Limited Duty and Warrant Officers in the modern United States Navy are comprised of enlisted specialists commissioned to work in their old rate, but requiring an officer's authority. Limited Duty officers have standard officer ranks, but will have far more decorations than comparable officers in many cases. Warrant Officers occupy a middle ground between enlisted and commissioned officers, where they direct specific operations essential to the proper operations of the ship with a very high level of technical skill, which also require commissioned officer authority.
New Rules Options to Simulate This I have written versions for both Mongoose and Classic Traveller. The Classic version assumes you are using the extended character generation tables from High Guard. Basic character generation, as in LBB. Starter Traveller, or The Traveller Book, allows a greater diversity of skills in generation, and lets the player make decisions on the background.
In Mongoose Traveller using the High Guard character generation tables, if the character has not completed Flight School (Mercenary 2e, page 5), after the first tour in the Crewman Career, Officers roll 1D for assignment as follows:
Officers who have completed Flight School automatically qualify for the Pilot career after the first tour.
For subsequent Tours before Commander (O5) roll 1D6:
1-2 Support (Admin Specialty), ignore rank maximums
3 Support (Training Specialty), ignore rank maximums
After the rank of Commander is reached, select one of Command, Naval Intelligence, or Naval Engineering per book qualifications.
The Naval Academy may be attended by enlisted personnel in their first tour if commission is indicated. Follow the appropriate Naval Academy rules from either High Guard or Mercenary. The character splits the first two terms between the Academy and the Crewman career, and takes a roll for promotion at the end of those terms.
Enlisted personnel having achieved the rank of Petty Officer First Class or higher, and not eligible for retirement at the end of their current term may elect to become Limited Duty Officers, and stay in their specialty per High Guard.
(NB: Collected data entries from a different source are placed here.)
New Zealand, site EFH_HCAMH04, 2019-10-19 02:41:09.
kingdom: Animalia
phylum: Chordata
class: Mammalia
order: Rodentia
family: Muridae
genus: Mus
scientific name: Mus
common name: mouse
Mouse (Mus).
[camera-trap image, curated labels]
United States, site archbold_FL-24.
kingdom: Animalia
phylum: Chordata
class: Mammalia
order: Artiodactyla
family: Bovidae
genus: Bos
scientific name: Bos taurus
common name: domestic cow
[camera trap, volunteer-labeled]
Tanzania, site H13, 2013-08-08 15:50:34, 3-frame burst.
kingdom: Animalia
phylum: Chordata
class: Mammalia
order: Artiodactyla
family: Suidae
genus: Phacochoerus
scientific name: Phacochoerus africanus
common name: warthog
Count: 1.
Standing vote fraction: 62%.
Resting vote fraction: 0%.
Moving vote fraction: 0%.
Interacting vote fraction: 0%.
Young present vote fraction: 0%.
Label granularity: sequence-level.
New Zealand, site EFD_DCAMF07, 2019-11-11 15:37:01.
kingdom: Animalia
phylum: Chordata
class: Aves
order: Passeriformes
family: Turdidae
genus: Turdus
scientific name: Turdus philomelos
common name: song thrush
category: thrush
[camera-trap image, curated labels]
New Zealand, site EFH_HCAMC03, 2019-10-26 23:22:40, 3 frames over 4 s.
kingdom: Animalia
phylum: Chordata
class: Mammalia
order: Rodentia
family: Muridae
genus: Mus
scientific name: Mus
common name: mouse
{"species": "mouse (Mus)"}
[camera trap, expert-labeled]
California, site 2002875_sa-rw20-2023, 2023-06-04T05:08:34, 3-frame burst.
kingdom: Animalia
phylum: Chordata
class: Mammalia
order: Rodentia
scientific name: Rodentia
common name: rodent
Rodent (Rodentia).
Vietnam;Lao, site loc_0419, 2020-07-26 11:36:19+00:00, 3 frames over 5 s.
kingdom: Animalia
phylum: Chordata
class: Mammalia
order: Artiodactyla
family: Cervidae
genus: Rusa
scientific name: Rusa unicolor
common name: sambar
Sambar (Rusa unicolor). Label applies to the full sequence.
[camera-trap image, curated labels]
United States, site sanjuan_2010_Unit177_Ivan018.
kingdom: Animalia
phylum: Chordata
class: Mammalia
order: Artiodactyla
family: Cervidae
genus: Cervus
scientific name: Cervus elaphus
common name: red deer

Those who have reached the grade of Chief Petty Officer, and in terms five and six, may elect to become Warrant Officers, and stay in their specialty as well. Warrant grades are W2-W5, and are treated as regular officers in that specialty for promotion and skills from rank.
For Classic Traveller, all officers who are commissioned not having attended Medical or Flight Schools (High Guard 1980 pages 15-16) take training as line as Line for the first term, and roll on the Branch Selection table (page 4) in the first term after the character has reached O3, Lieutenant. Enlisted characters receiving OCS results in their first term who have not attended college may instead treat it as applying to the Naval Academy. Take a 'short term' at the end to make up the time.
Enlisted Personnel in E6-E9 grades, when receiving an Officer Candidate School result, are commissioned into their existing or cross trained branches as Limited Duty Officers or Warrant Officers and cannot roll on the Command Duty Table. Limited Duty Officers use the standard rank titles, Warrant Officers receive their titles based on experience, (Boatswain, Gunner, Machinist, etc.), and role only for grade and Book 1 Rank Number. Warrants use the Enlisted Special Duty table, but replacing OCS results with Staff College from the Officer Special Duty table.